**Provided passage**.
"""

Q3 2018 Osisko Gold Royalties Ltd Earnings Call

Nov 07, 2018 PM UTC 查看原文
OR - Osisko gold royalties Ltd
Q3 2018 Osisko Gold Royalties Ltd Earnings Call
Nov 07, 2018 / 03:00PM GMT 

Corporate Participants
   *  Elif Lévesque
      Osisko Gold Royalties Ltd - VP of Finance & CFO
   *  Joseph de la Plante
      Osisko Gold Royalties Ltd - VP of Corporate Development
   *  Sean E. O. Roosen
      Osisko Gold Royalties Ltd - Chair of the Board & CEO

Operator   [1]
 Good morning, ladies and gentlemen, and welcome to the Osisko Gold Royalties Q3 2018 Results Conference Call. (Operator Instructions) Please note that this call is being recorded today, November 7, 2018, at 10:00 a.m. Eastern Time.

 Today on the call, we have Mr. Sean Roosen, Chair of the Board of Directors and Chief Executive Officer of Osisko Gold Royalties; Mr. Bryan Coates, President; and Ms. Elif Lévesque, Chief Financial Officer and Vice President of Finance.

 I would now like to turn the meeting over to our host for today's call, Mr. Sean Roosen.

 (foreign language)

 Sean E. O. Roosen,  Osisko Gold Royalties Ltd - Chair of the Board & CEO   [2]
 (foreign language)

"""

**Your instructions**.
Write out the earnings call transcript from "Corporate Participants" up to and including "a.m. Eastern Time.", switching "Good morning" to "Good afternoon".

**Source excerpt**.
"""

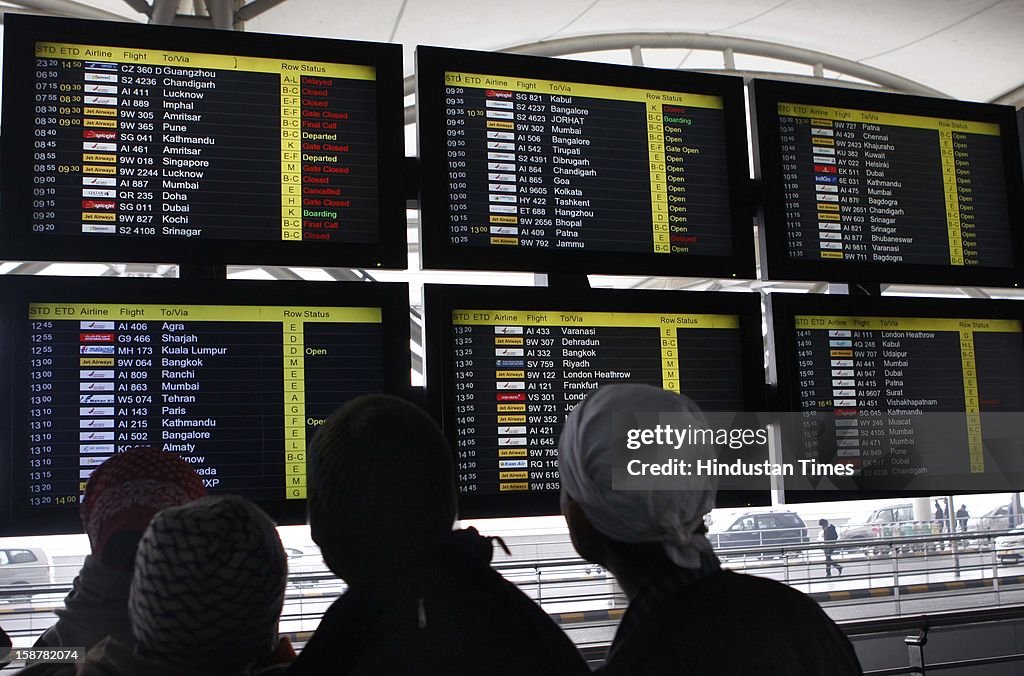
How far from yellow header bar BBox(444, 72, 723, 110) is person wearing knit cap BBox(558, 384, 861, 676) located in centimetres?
141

"""

**Complete output**.
Corporate Participants
   *  Elif Lévesque
      Osisko Gold Royalties Ltd - VP of Finance & CFO
   *  Joseph de la Plante
      Osisko Gold Royalties Ltd - VP of Corporate Development
   *  Sean E. O. Roosen
      Osisko Gold Royalties Ltd - Chair of the Board & CEO

Operator   [1]
 Good afternoon, ladies and gentlemen, and welcome to the Osisko Gold Royalties Q3 2018 Results Conference Call. (Operator Instructions) Please note that this call is being recorded today, November 7, 2018, at 10:00 a.m. Eastern Time.